El magnate de la Fundación asintió con la cabeza, meditabundo.
—Caray. Pero… ¿Y si el emperador y el general hubieran sido la misma persona? ¿Eh? ¿Entonces qué? No ha cubierto usted esa posibilidad, por lo que la validez de su teoría dista de haber quedado probada.

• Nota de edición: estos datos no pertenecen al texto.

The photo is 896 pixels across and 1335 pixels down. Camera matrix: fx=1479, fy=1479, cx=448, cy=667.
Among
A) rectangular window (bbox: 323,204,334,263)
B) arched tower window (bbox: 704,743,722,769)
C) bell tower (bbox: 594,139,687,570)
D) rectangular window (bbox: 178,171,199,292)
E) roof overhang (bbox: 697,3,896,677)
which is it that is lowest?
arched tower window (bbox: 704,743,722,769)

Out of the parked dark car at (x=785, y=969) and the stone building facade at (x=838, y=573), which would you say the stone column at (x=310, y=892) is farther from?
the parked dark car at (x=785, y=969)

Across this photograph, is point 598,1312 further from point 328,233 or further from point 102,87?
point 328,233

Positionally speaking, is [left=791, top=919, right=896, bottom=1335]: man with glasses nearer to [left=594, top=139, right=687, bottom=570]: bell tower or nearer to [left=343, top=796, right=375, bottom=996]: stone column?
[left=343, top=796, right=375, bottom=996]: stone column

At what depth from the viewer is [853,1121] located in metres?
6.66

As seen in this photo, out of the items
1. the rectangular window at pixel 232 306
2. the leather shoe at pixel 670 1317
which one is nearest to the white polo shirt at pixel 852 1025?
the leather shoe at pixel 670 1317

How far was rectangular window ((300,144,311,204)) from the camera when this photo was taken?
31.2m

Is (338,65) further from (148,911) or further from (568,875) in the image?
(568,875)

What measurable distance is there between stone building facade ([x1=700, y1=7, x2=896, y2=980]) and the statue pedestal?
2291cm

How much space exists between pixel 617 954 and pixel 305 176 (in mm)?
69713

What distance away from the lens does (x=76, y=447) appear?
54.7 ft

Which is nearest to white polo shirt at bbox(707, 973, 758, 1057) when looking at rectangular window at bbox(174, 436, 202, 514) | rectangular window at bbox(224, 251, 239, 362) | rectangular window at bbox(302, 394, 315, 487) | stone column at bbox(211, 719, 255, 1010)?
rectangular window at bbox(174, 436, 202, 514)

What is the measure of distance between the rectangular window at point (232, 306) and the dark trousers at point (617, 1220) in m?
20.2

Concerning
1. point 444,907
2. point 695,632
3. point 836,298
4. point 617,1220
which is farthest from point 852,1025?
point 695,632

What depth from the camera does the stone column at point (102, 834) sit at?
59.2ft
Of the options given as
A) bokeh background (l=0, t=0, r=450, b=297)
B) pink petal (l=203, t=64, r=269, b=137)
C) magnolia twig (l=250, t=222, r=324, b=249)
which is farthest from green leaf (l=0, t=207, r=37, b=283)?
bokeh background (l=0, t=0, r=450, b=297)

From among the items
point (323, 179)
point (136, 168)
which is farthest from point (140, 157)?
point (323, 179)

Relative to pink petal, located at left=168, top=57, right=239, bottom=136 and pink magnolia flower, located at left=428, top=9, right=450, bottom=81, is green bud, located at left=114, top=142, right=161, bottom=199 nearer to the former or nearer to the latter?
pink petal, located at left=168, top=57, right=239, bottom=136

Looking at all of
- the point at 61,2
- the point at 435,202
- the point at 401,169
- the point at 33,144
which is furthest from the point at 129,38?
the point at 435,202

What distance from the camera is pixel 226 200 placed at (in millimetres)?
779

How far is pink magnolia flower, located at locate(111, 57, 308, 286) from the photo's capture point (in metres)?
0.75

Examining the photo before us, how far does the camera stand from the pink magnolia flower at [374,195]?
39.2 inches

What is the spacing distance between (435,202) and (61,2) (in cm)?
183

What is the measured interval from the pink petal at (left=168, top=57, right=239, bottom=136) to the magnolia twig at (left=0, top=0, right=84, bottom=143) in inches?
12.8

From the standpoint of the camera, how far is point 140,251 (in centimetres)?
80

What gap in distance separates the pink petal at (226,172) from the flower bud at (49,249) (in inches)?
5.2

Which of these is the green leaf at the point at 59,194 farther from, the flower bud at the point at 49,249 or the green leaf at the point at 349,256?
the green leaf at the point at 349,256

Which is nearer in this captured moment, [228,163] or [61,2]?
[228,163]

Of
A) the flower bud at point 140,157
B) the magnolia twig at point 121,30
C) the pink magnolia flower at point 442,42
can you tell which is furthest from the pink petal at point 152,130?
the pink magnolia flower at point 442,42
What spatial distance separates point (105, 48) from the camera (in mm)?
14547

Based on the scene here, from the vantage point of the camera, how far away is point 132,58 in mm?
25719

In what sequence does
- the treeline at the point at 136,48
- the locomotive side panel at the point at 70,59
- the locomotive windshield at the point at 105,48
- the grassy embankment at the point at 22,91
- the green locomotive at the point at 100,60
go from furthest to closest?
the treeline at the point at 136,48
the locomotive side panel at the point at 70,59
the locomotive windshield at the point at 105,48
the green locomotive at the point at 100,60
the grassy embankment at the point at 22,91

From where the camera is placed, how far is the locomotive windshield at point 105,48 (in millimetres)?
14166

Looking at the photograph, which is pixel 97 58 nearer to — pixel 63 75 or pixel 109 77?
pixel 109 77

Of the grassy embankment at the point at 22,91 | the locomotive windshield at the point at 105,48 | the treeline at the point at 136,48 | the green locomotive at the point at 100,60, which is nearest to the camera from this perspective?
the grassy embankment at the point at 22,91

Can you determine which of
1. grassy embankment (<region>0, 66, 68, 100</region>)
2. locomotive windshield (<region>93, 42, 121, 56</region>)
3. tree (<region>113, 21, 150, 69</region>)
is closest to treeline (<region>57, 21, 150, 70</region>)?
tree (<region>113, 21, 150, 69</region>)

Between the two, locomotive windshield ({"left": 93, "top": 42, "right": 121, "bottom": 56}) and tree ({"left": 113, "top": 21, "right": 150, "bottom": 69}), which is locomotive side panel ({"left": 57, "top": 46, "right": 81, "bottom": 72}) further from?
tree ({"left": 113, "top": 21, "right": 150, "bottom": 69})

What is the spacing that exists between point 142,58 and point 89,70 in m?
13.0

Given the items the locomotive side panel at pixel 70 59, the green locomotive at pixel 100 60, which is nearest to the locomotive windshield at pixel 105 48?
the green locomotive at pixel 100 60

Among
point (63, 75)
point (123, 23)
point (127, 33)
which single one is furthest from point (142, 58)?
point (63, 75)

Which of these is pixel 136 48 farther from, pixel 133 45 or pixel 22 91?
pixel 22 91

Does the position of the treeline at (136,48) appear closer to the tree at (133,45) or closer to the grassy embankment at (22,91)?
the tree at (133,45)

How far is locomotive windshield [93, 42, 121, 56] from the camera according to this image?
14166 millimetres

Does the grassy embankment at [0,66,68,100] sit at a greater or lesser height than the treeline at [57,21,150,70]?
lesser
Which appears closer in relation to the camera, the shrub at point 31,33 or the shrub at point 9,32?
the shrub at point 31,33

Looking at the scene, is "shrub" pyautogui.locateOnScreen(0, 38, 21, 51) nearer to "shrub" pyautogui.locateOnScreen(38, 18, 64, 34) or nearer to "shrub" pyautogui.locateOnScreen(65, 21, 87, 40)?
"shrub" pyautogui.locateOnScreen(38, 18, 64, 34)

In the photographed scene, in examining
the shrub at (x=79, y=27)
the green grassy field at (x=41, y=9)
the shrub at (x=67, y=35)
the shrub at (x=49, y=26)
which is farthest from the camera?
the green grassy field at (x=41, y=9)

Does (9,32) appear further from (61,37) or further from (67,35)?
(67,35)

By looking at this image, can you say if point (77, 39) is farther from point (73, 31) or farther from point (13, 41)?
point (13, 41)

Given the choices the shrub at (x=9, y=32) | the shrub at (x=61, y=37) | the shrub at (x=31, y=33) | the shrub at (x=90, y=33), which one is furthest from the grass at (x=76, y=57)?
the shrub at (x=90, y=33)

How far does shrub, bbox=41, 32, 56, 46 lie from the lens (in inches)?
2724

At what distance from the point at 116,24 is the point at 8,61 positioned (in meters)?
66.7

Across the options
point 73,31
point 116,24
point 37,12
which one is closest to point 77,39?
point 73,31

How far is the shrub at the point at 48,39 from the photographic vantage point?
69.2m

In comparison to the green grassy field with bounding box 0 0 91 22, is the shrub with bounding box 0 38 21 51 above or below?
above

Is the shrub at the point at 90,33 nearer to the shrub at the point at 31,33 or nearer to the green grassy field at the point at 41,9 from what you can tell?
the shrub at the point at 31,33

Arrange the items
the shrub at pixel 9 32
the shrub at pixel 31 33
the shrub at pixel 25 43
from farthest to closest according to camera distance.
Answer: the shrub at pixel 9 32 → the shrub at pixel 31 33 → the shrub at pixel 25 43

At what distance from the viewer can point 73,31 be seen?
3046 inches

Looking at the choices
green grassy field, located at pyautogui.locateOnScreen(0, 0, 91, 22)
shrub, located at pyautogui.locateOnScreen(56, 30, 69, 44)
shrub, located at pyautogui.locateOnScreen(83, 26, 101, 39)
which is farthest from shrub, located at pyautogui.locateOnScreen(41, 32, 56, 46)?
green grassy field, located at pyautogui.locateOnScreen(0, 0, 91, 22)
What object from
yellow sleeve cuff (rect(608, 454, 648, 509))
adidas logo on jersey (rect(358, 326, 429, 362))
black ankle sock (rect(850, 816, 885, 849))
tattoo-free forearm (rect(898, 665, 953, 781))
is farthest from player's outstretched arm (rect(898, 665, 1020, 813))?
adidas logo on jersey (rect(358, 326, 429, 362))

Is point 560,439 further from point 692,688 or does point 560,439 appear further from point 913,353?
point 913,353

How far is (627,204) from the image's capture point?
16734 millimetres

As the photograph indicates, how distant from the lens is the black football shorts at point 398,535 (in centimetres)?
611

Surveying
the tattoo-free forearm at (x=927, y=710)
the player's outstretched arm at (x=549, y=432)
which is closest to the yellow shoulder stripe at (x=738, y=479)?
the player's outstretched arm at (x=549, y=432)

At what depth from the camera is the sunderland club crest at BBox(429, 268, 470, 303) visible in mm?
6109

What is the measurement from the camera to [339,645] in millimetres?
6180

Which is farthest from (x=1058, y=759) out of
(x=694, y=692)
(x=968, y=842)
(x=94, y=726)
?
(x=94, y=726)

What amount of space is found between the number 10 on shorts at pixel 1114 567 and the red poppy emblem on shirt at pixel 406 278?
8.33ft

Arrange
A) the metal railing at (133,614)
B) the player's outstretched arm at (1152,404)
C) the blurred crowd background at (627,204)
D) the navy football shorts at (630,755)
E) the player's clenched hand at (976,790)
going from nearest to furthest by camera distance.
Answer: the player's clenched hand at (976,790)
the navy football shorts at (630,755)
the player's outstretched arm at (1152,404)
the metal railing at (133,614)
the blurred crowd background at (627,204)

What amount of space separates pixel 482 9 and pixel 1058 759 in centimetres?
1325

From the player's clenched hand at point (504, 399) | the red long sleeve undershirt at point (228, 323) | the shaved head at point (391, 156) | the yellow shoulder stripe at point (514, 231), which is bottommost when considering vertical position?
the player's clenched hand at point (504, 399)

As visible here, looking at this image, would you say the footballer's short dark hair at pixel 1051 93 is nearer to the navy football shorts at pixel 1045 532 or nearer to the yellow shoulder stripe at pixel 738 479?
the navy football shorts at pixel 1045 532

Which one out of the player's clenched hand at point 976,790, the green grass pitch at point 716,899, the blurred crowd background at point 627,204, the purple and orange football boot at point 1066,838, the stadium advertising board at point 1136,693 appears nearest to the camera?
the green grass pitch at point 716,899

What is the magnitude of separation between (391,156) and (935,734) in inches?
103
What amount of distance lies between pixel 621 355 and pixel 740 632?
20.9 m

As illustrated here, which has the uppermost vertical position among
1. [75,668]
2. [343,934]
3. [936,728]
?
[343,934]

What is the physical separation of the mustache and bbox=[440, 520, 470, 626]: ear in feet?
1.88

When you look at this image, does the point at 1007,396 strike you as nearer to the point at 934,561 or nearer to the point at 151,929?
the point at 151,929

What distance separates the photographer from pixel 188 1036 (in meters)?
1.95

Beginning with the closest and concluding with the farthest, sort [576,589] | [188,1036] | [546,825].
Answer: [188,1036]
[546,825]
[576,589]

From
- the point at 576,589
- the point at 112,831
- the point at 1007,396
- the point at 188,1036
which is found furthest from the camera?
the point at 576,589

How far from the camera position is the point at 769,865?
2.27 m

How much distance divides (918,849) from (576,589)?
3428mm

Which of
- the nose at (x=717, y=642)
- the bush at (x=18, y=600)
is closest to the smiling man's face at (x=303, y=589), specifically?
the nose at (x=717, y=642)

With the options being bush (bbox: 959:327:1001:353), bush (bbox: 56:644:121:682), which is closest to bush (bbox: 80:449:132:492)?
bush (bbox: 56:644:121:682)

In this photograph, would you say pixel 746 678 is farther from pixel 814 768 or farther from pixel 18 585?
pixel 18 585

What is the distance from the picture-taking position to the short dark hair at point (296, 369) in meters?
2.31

Barr se encogió de hombros.
—No puedo demostrar nada, puesto que carezco de los conocimientos de matemáticas necesarios. Apelo a su razón, sin embargo. En un Imperio donde cada aristócrata, cada persona influyente y cada pirata con ambición pueden aspirar al trono… a menudo con garantías de éxito, como demuestra la historia… ¿qué ocurriría aun con el más fuerte de los emperadores si éste volcara toda su atención en campañas bélicas en el confín más lejano de la Galaxia? ¿Durante cuánto tiempo habría de ausentarse de la capital antes de que alguien enarbolara el estandarte de la guerra civil y le obligara a regresar a casa? Las características sociológicas del Imperio acelerarían el proceso.
»En cierta ocasión le dije a Riose que ni toda la fuerza del Imperio sería capaz de desviar la mano muerta de Hari Seldon.
—¡Vale! ¡Está bien! —Forell expresó su satisfacción con voz estentórea—. De sus palabras se desprende, por consiguiente, que el Imperio ha dejado de ser una amenaza.
—Yo diría que sí —convino Barr—. Francamente, no creo que Cleón sobreviva más de un año, y casi con toda seguridad la carrera por la sucesión será disputada, lo que podría dar pie a la última guerra civil del Imperio.
—Entonces —concluyó Forell—, se acabaron las amenazas.
Barr se había quedado pensativo.
—Existe una Segunda Fundación.
—¿En el otro extremo de la Galaxia? Tardaremos siglos en llegar.
Devers se giró de repente ante esto, con expresión fúnebre, y se encaró con Forell.
—Podría haber enemigos en nuestro seno.
—¿Sí? —inquirió con voz glacial Forell—. ¿Por ejemplo?
—Por ejemplo, aquéllos a los que les gustaría que la riqueza estuviera mejor repartida en vez de concentrarse en los bolsillos de quienes no hacen nada por producirla. ¿Entiende lo que quiero decir?
Muy despacio, la expresión de desprecio de Forell dio paso a otra de rabia, reflejo de la de Devers.